B. LES CAS DE FRAUDE OBSERVÉS

La dérégulation complète du secteur du transport aérien et l'émergence des compagnies low cost ont coïncidé avec un contournement des règles relatives à la base d'affectation et permis ainsi de réduire les coûts. Ces stratégies contribuent, là encore, à créer les conditions d'une concurrence déloyale entre les compagnies nationales et les nouveaux opérateurs. Il convient de rappeler à ce stade la part prise par les compagnies low cost dans le secteur du transport aérien. Selon l'Organisation de l'aviation civile internationale (OACI), ces transporteurs ont enregistré une croissance constante à un rythme supérieur à la croissance moyenne mondiale, leur part de marché continuant à progresser tant au sein des économies avancées que dans les économies émergentes. En 2018, ces compagnies ont ainsi transporté environ 1,3 milliard de passagers, soit 31 % du nombre total de passagers réguliers. La part de marché des transporteurs à bas coûts est ainsi la plus élevée en Europe, représentant 36 % du nombre total de passagers.

L'impact du choix du pays d'établissement n'est pas anodin sur le modèle économique de ces sociétés au regard du poids des charges sociales.

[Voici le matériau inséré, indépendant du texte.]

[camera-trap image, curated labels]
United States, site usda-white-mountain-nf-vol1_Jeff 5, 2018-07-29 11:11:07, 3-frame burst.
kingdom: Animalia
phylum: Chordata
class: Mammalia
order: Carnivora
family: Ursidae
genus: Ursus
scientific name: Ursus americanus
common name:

Dans un secteur où les marges sont réduites, l'impact est direct sur la compétitivité de l'offre et la capacité de la compagnie à défendre ou gagner des parts de marché.

Impact annuel d'une délocalisation d' Air France dans un autre État membre en matière de charges sociales

Pays

Impact sur les charges sociales acquittées

en millions d'euros

Impact sur les charges sociales acquittées

en pourcentage de la masse salariale

Impact sur les charges sociales acquittées

en pourcentage du chiffre d'affaires

Allemagne

- 490

- 12 %

+ 4 %

Espagne

- 580

- 13 %

+ 4 %

Irlande

- 770

- 18 %

+ 6 %

Italie

- 430

- 10 %

+ 3 %

Pays-Bas

- 680

- 16 %

+ 5 %

Royaume-Uni

- 630

- 15 %

+ 5 %

Source : Commission des affaires européennes

Le principal biais de la fraude consiste donc à décorréler la base d'affectation - lieu de versement des cotisations sociales - du lieu de mise en place des équipages (base d'exploitation) ou à travailler sur le statut même des pilotes.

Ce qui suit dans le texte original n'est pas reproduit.